Atualmente, estamos numa encruzilhada. Alcançar os 17 Objetivos de Desenvolvimento Sustentável da ONU dentro de um prazo razoável parece uma quimera, porque o desenvolvimento e a sustentabilidade estão em rota de colisão. O mundo precisará de mais 60% de alimentos até 2050 e com a diminuição que se está a observar nos níveis de produtividade, é improvável que tal meta seja atingida, pelo menos se não alterarmos o nosso sistema alimentar atual.
Ao longo da história, e graças a sucessivos avanços tecnológicos, o Homem tem vindo a prosperar, mas com custos. A mecanização da agricultura e o processo de Haber-Bosch utilizado para sintetizar amónia e produzir fertilizantes azotados, permitiram o aumento da população, mas também facilitaram o consumo exagerado de produtos de origem animal, que trazem pegadas ecológicas e consequências negativas para saúde.
Apesar de a proteína ser um nutriente essencial, está amplamente documentado que diminuir o consumo de proteína animal reduz a incidência de doenças cardiovasculares, melhora a microbiota intestinal, diminui a incidência de cancro, e pode até mesmo reduzir a mortalidade.

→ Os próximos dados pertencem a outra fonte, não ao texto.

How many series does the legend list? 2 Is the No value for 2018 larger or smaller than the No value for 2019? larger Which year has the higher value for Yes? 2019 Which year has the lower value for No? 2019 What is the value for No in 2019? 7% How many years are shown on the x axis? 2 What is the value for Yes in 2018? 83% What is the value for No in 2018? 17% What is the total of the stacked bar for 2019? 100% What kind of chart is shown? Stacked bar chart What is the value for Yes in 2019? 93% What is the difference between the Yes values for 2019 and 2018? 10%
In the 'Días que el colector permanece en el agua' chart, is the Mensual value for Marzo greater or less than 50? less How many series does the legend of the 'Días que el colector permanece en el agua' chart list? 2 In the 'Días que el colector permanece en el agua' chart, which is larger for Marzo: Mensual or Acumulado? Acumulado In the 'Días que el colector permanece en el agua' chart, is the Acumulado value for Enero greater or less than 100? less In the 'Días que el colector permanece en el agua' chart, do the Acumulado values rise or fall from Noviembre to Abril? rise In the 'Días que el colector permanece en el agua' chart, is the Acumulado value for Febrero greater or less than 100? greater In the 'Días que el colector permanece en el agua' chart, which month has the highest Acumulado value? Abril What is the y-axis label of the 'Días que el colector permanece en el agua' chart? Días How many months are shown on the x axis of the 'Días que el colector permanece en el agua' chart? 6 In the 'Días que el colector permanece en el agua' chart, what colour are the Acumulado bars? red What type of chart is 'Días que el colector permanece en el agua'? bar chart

As leguminosas contêm alguns dos níveis proteicos mais elevados entre os alimentos vegetais, perfeitamente equilibrados em termos composicionais quando complementados com cereais. Acresce que os sistemas de cultivo com leguminosas conseguem reduzir as emissões de gases de efeito de estufa e diminuir o uso de fertilizantes azotados. Aumentar a produção e o consumo de leguminosas na Europa é um dos grandes objetivos do projeto Europeu TRUE*, do Horizonte 2020. Evidentemente, o projeto mostra que não há uma panaceia para este cenário complexo, no entanto, evidencia que “uma transição proteica” pode ser uma opção mais direta para reduzirmos os impactos ambientais da produção de alimentos e melhorar a saúde humana.

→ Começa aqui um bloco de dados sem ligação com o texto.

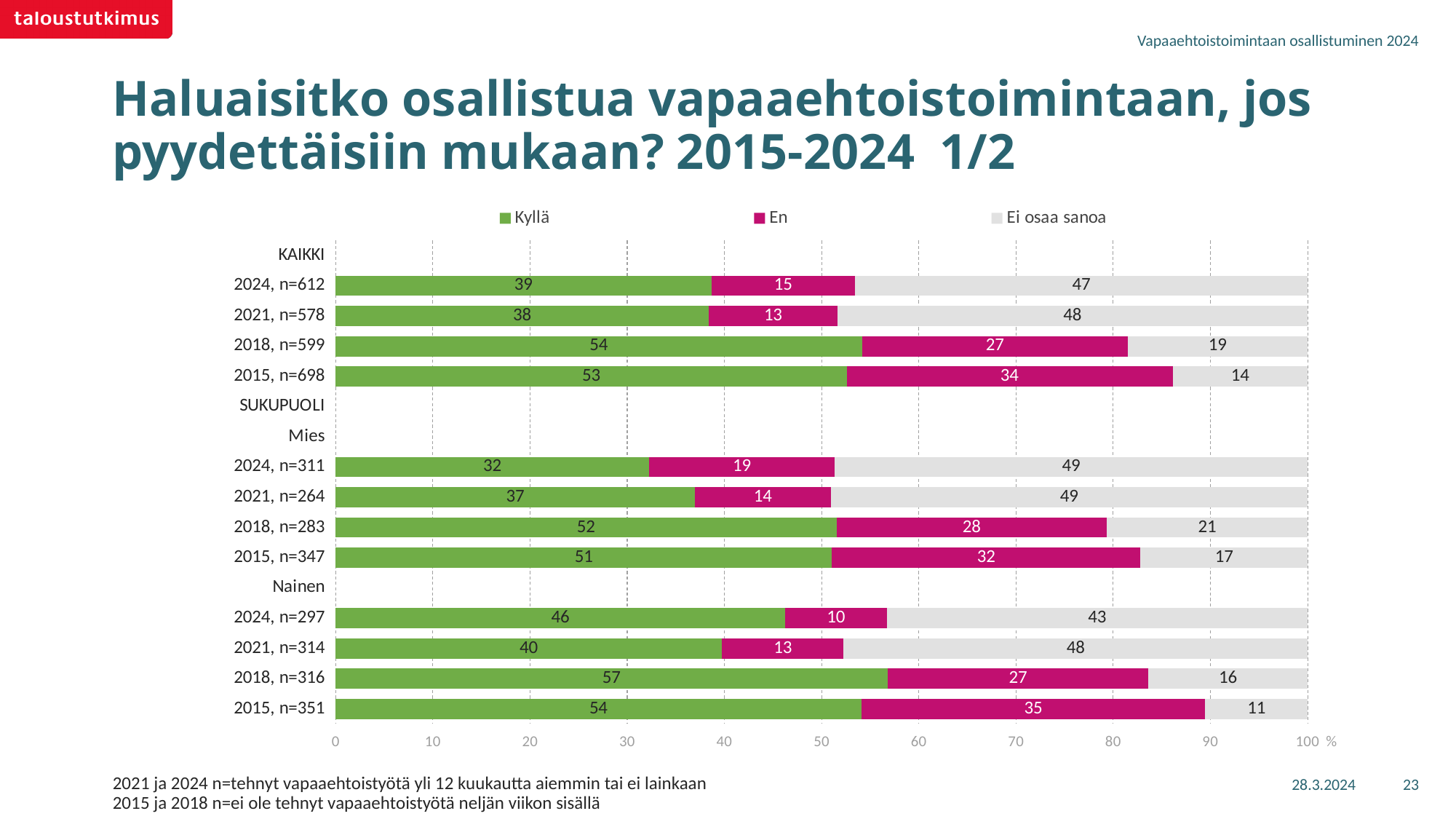
Which legend entry is shown in green? Kyllä Which bar has the highest Kyllä value? Nainen 2018, n=316 How many series does the legend list? 3 What is the En value for Mies 2024, n=311? 19 Which bar has the lowest En value? Nainen 2024, n=297 What is the Ei osaa sanoa value for Nainen 2015, n=351? 11 What is the difference between the Kyllä values for Nainen 2024, n=297 and Mies 2024, n=311? 14 What is the Kyllä value for KAIKKI 2024, n=612? 39 How many data bars are plotted in the chart? 12 Which is larger, the En value for KAIKKI 2015, n=698 or the En value for KAIKKI 2018, n=599? KAIKKI 2015, n=698 What kind of chart is shown on the slide? Stacked bar chart What is the total of the Kyllä and En values for Mies 2018, n=283? 80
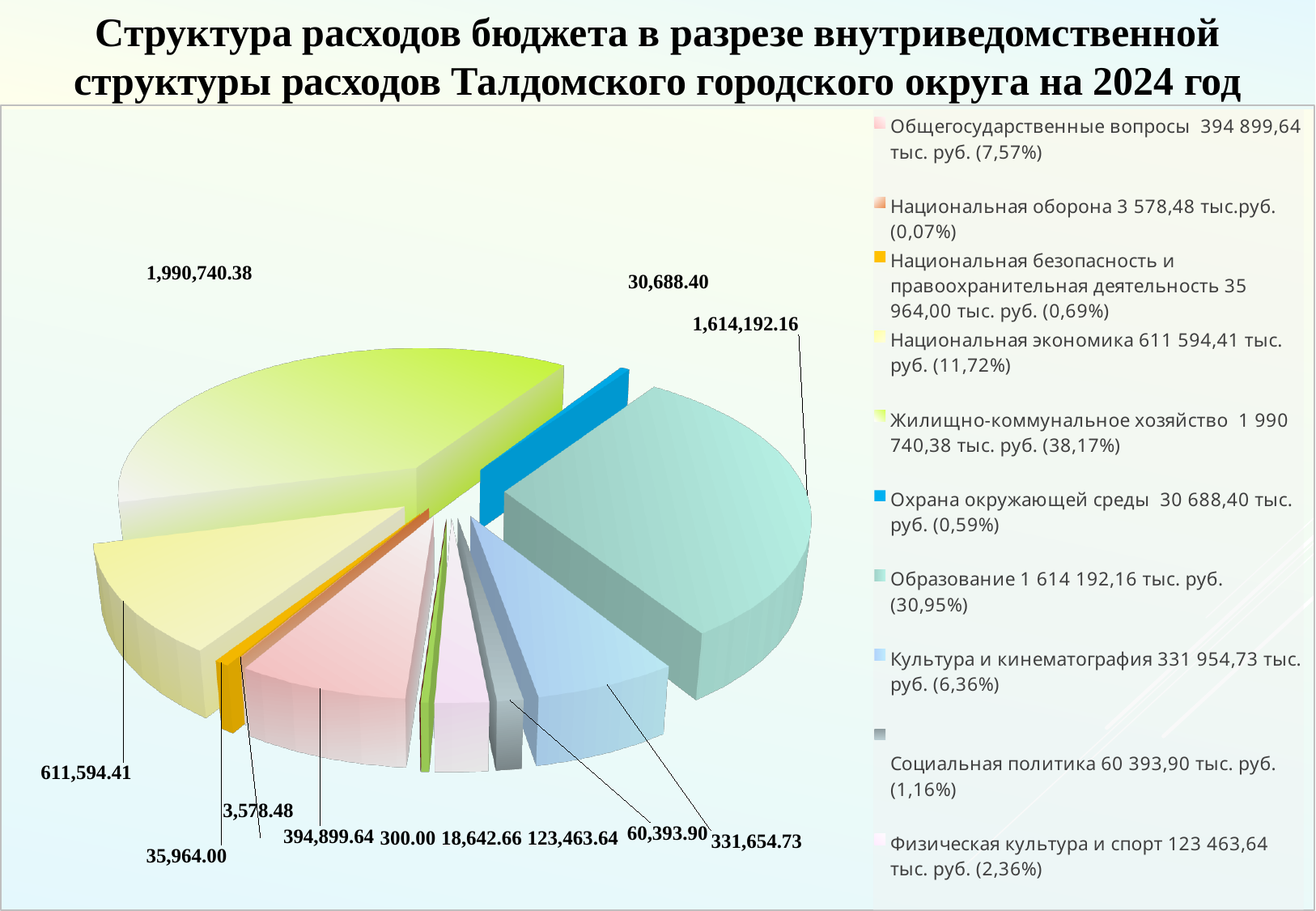
What is the value shown for Социальная политика? 60,393.90 What is the value shown for Национальная оборона? 3,578.48 What is the smallest value printed as a data label on the pie chart? 300.00 According to the legend, what share of the pie does Образование represent? 30,95% What is the value shown for Физическая культура и спорт? 123,463.64 How many data labels are printed on the pie chart? 12 Which category has the largest slice of the pie? Жилищно-коммунальное хозяйство What is the value shown for Охрана окружающей среды? 30,688.40 What is the difference between the values for Жилищно-коммунальное хозяйство and Образование? 376,548.22 What kind of chart is shown on the slide? pie chart What is the value shown for Жилищно-коммунальное хозяйство? 1,990,740.38 Which is larger: Национальная экономика or Общегосударственные вопросы? Национальная экономика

O objetivo não é erradicar o consumo de carne (trata-se apenas de reduzir o seu consumo), e muito menos de aderirmos a um sistema alimentar global, uma vez que em muitas regiões a proteína de origem animal continua a ter um papel importantíssimo na nutrição das populações. Tudo depende do contexto. Mas na Holanda, por exemplo, o governo adotou a meta de inverter até 2050 a taxa atual de consumo de 60% de proteína animal e 40% de proteína vegetal. Será que Portugal está preparado para esta transição?
Num país com um passado de adesão à dieta mediterrânica, quase 23% da população apresenta consumos de carne vermelha e processada inadequada. Há várias medidas que poderiam ser tomadas para promovermos um aumento no consumo de leguminosas e que poderiam ter um impacto global. Estaremos preparados, por exemplo, para introduzir nas escolas públicas, uma vez por semana, uma refeição vegetariana obrigatória à base de leguminosas?

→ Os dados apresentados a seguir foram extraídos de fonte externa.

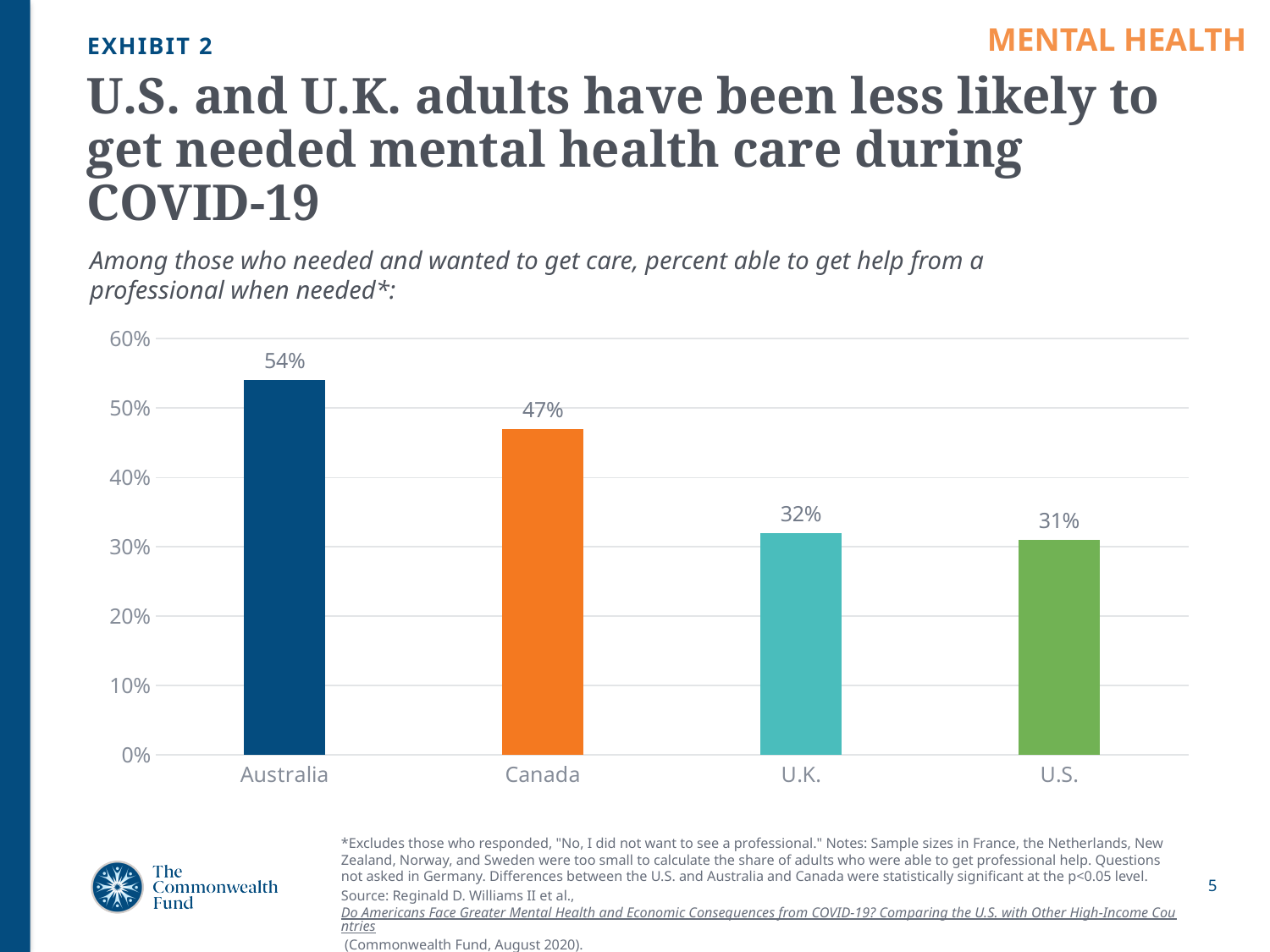
Which country has the highest percentage of adults able to get professional help when needed? Australia What is the difference in percentage points between Australia and the U.S.? 23 percentage points What type of chart is shown on the slide? Bar chart Which country has the lowest percentage of adults able to get professional help when needed? U.S. What is the value shown for the U.K.? 32% What is the difference between Canada's value and the U.K.'s value? 15 percentage points Which is larger, the value for Australia or the value for Canada? Australia What is the value shown for the U.S.? 31% What percent of adults in Australia were able to get help from a professional when needed? 54% What is the value shown for Canada? 47% How many countries are shown in the chart? 4 What is the highest value labeled on the vertical axis? 60%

Admitamos que a promoção de uma relação mais equilibrada entre a proteína animal/vegetal possa ser conseguida (pelo menos em parte) através da introdução de mais leguminosas na nossa dieta. Mas isso não resolve a falta de produção local. É preciso investir em programas de melhoramento que adaptem as leguminosas às condições ambientais atuais e apoiar os agricultores a introduzi-las nos sistemas de cultivo (aqui a nova reforma da Política Agrícola Comum pode ser relevante). Mas o futuro das leguminosas dependerá da ação concertada de todos os atores do sistema alimentar e da cadeia de valor, começando pelo consumidor, que deverá pedir essa opção mais amplamente.
Olhando para trás, na Idade Média, a introdução do feijão nos sistemas de cultivo Europeus e nas suas dietas permitiu não só a sobrevivência de uma população faminta, pobre e em guerra, como possibilitou uma fertilização natural dos solos. Já dizia Umberto Eco que os feijões foram a planta que salvou a humanidade. Foi recentemente proposto que a ingestão de pelo menos 100 gramas por dia de feijão cozido, lentilha, grão ou ervilha é suficiente para promover uma dieta sustentável. É caso para perguntar: já comeu feijão hoje?
* Este projeto recebeu financiamento do programa de investigação e inovação Horizonte 2020 da União Europeia ao abrigo do contrato de subvenção n.º 727973
A autora escreve segundo o Acordo Ortográfico.